Os dias vão passando, e mais e mais a mulher é escanteada e jogada num "porão", já que a família deseja alugar seu quarto para um casal de inquilinos e assim aumentar a renda para suprir os gastos em casa. A mulher é tratada como uma parente distante que ficou doente, e que não gosta muito de sair, tudo para não manchar a imagem da família.

Com exceção da mãe, todos na casa tem trabalho fixo. O marido da personagem principal ajuda com pouco que pode em casa, e a irmã diz que precisa curtir a juventude enquanto ainda é jovem e que por isso seu dinheiro do trabalho deve ser para comprar produtos de beleza e roupas de marcas em boutiques. O único que não reclama é o patriarca, que tem uma imagem bem apagada dentro da casa.

Na casa, a vida passa a ganhar outro rumo quando um casal de inquilinos alugam o quarto da moça e a inquilina passa a fazer visitas regulares no porão afim de conversar com a mulher que todos achavam ter ficado muda. E como uma flor, a mulher vai desabrochando e se abrindo com a inquilina, e com os amigos dessa inquilina, em conversas filosóficas sobre a vida e a morte. Já a família se sente a melhor por ter pessoas ilustres em sua residência, mas desconhece a família que ela, a personagem central, carrega em si as magoas que veem sendo atingida pelos maus tratos que recebe dos parentes.  
A narrativa nebulosa é em primeira pessoa, com a voz da mulher.

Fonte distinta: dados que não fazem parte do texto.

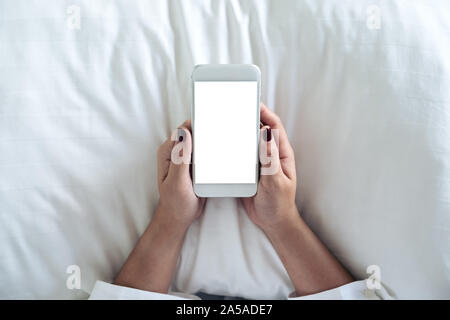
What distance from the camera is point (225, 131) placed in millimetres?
521

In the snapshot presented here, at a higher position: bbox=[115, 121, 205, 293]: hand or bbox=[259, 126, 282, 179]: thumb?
bbox=[259, 126, 282, 179]: thumb

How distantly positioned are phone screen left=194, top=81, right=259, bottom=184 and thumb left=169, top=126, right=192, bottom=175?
0.02 meters

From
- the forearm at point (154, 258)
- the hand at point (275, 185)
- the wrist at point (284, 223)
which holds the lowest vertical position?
the forearm at point (154, 258)

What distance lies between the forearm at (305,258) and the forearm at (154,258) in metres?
0.15

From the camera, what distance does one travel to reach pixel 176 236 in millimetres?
576

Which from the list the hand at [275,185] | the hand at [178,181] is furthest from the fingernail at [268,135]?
the hand at [178,181]

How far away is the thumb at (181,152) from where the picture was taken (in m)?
0.51

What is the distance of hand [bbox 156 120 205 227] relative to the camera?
0.51 meters

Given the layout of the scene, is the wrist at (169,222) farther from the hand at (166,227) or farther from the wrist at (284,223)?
the wrist at (284,223)

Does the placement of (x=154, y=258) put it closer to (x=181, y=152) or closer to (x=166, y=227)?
(x=166, y=227)

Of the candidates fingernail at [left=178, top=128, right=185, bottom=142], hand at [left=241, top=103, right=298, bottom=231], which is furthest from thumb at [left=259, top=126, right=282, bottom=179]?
fingernail at [left=178, top=128, right=185, bottom=142]

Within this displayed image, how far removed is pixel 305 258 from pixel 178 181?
226mm

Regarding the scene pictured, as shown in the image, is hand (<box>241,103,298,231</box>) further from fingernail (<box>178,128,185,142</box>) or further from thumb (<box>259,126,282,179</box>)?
Result: fingernail (<box>178,128,185,142</box>)

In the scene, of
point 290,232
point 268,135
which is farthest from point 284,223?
point 268,135
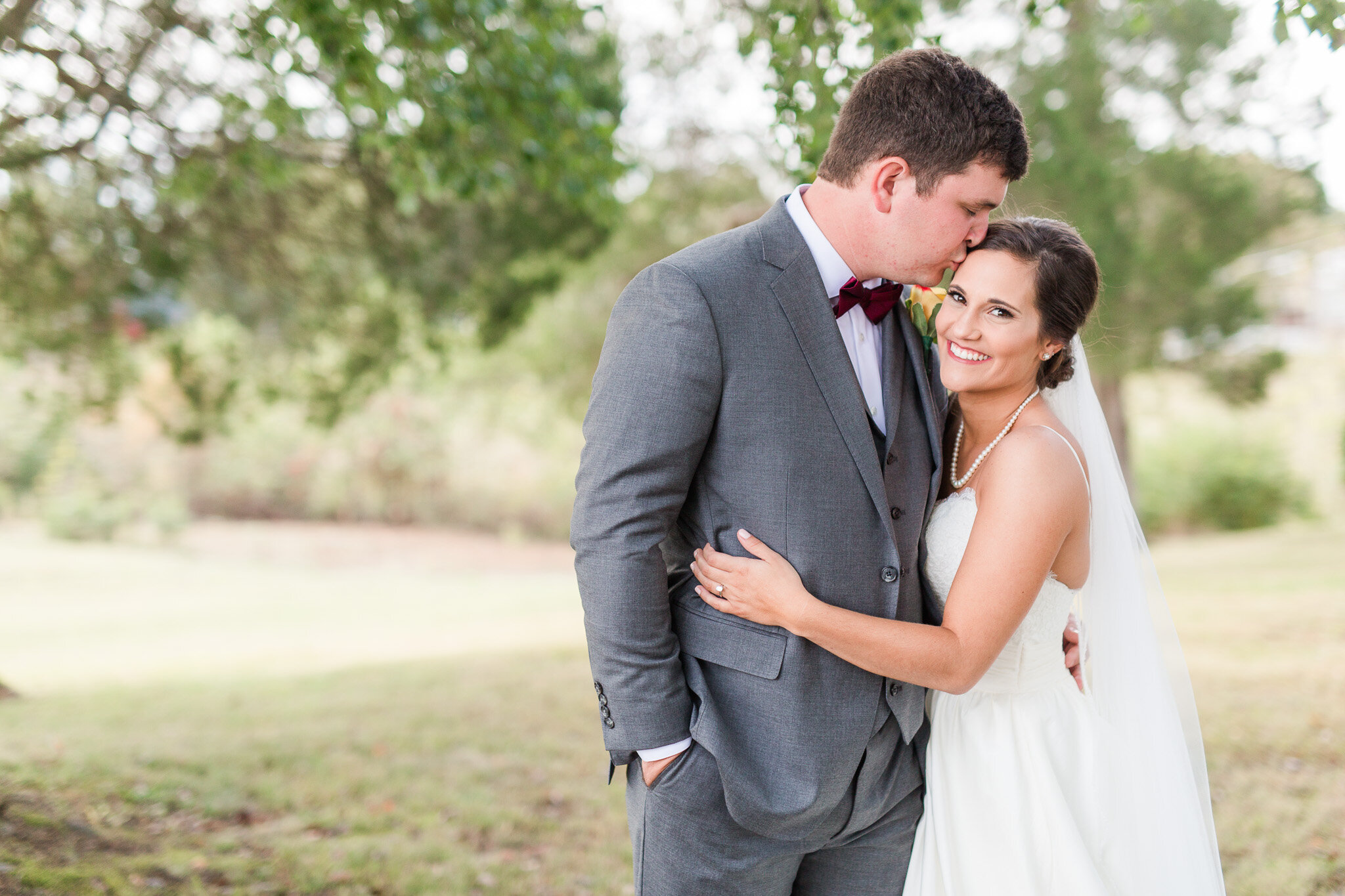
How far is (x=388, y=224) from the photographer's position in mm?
7980

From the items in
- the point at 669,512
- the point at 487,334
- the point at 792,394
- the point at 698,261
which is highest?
the point at 487,334

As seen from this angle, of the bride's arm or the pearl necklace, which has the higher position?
the pearl necklace

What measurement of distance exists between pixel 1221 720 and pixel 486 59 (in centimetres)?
559

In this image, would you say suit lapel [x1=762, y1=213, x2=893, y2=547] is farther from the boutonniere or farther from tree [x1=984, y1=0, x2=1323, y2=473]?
tree [x1=984, y1=0, x2=1323, y2=473]

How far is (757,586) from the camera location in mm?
1874

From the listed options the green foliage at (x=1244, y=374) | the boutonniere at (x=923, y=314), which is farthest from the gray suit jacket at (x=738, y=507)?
the green foliage at (x=1244, y=374)

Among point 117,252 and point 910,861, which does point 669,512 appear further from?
point 117,252

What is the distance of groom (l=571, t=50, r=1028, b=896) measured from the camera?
1.86 m

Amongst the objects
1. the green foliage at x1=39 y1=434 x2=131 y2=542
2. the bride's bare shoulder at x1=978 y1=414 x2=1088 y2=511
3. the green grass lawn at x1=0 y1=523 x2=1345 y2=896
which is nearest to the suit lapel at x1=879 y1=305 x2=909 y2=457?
the bride's bare shoulder at x1=978 y1=414 x2=1088 y2=511

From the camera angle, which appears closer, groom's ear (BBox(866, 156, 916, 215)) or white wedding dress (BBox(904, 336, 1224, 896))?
groom's ear (BBox(866, 156, 916, 215))

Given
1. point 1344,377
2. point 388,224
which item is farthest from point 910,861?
point 1344,377

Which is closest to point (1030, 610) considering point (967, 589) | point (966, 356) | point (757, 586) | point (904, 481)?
point (967, 589)

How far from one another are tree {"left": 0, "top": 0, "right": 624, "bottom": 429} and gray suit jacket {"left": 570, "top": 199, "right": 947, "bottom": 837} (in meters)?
2.93

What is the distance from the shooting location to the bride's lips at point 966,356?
2145 mm
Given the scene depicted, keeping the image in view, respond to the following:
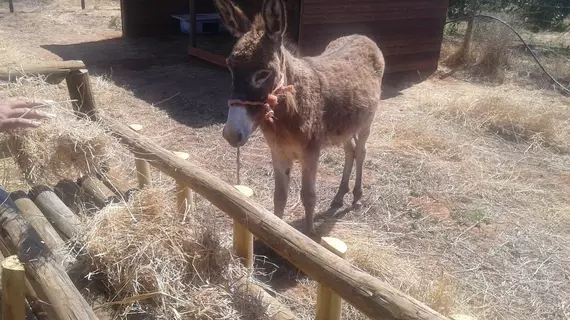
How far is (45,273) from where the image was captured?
2.19 m

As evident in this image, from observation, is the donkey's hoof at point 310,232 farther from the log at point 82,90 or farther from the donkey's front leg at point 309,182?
the log at point 82,90

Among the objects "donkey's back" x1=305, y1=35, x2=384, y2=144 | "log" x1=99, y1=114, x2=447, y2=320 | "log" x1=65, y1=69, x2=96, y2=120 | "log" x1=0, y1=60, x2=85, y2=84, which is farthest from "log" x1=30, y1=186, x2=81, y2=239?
"donkey's back" x1=305, y1=35, x2=384, y2=144

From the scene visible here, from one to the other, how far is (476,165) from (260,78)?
371 cm

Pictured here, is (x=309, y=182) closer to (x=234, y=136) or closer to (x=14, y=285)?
(x=234, y=136)

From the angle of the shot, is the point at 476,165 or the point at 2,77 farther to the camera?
the point at 476,165

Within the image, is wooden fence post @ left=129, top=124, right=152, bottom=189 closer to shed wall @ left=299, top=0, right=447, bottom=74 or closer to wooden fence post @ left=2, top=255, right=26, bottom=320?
wooden fence post @ left=2, top=255, right=26, bottom=320

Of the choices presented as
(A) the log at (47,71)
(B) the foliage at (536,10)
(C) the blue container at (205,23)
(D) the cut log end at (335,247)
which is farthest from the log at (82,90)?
(B) the foliage at (536,10)

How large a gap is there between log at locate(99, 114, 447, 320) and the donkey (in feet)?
1.22

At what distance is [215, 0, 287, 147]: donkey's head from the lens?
2.95 m

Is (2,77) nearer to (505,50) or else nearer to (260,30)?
(260,30)

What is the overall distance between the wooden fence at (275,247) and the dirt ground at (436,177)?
0.56 m

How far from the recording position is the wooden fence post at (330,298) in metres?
2.33

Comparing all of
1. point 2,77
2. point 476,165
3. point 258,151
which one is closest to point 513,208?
point 476,165

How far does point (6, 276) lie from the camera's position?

É através do contato com uma memória que não é a dela, uma memória em forma de uma segunda cabeça, que ela fica ciente de tudo o que acontece a sua volta, passado e presente.

É impressionante a qualidade literária dessa obra, o enredo a principio pode até ser simples, mas vai ganhando notoriedade ao desenrolar do romance e seu grande foco não está tanto na história em si, mas sim nessas reflexões humanas da personagem central numa escrita continua, intimista e sensível. 

É possível sentir uma grande empatia com essa mulher, afinal, quem nunca se sentiu deslocado em meio a tanta gente e até sua própria família? Às vezes temos nossos estados de exclusão em que queremos ficar apenas só, e não importa se estamos num local iluminado e alegre, se nosso interior é só escuridão.
Se você gosta de um livro que disseca a personalidade do personagem, embora às vezes contraditório, Neblina é uma ótima dica. Se fosse para definir a obra, diria que é uma mistura, como se fosse Clarice Lispector escrevendo A Redoma de Vidro, da Sylvia Plath.